I closed the text message and reflexively tapped the Facebook icon for distraction. In the few seconds it took my newsfeed to load, I contemplated having just casually agreed to have sex with a married man.
More specifically, with a man I knew was married, freshly married, because I had just seen pictures of him and his groom. He and his husband. He and his husband’s parents.
Before I could resolve the ethics of my text conversation, a picture appeared on my newsfeed announcing that another of my regular hookups was now married. I was suddenly woozy from how wrong I had been in thinking the legalization of same-sex marriage wouldn’t have any impact on the daily life of a gay bachelor with no interest in getting married.
Hooking up with a married man has always been nonnegotiable for me, with the caveat that screening for marital status is traditionally lax. However, being a “married man” had always meant to me that there was a wife involved, which guaranteed that there were secrets, deception and emotional damage attached to such a liaison, and so it was not something in which I wanted to participate.
I don’t automatically assign such sinister absolutes—secrets, deception, emotional damage—to a married man who has a husband, and I realize that’s a self-serving courtesy. It’s harder to feel guilty about violating someone’s marriage, hurting their unsuspecting partner, when you excuse yourself from knowing the rules that govern their marriage.
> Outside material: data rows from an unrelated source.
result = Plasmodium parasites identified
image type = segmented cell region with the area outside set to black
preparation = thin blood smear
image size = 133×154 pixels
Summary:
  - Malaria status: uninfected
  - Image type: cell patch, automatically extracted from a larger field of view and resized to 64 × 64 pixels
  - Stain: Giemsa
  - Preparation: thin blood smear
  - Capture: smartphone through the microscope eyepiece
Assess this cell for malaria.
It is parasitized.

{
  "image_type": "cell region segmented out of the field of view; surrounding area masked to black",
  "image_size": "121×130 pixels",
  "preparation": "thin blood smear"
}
I know the rules that govern straight husbands, and how most of them violate those rules by sleeping with someone other than their wives. I know that, out of a mixture of kindness and laziness, society now assumes those same rules, the rules that straight men violate all the time, ought to apply to gay husbands, and many of us gaily accept those rules to govern our love, to make our marriages real.
But there are some gay couples who believe their relationship is real, their love worthy of commitment and protection, and they exchange vows without the expectation of sexual exclusivity. If you should ever have the chance to spend the night with this type of couple, together, some of my favorite—
Sorry, different column. For now, most gay men seem to accept the rule that lifelong love requires sexual fidelity, and if they enter into marriage, they expect monogamy from their partn– from their husbands. Which forces me to deliberate what, if any, obligation I have to a spouse that I don’t know, someone so naive that I, with all of my deliberation, am the least of their worries.
It’s all something new to keep it in mind while wading through the post-Obergefell dating pool. Legalized same-sex marriage wasn’t supposed to make my carefree love life eligible for a “Jerry Springer” episode or “World Star” video.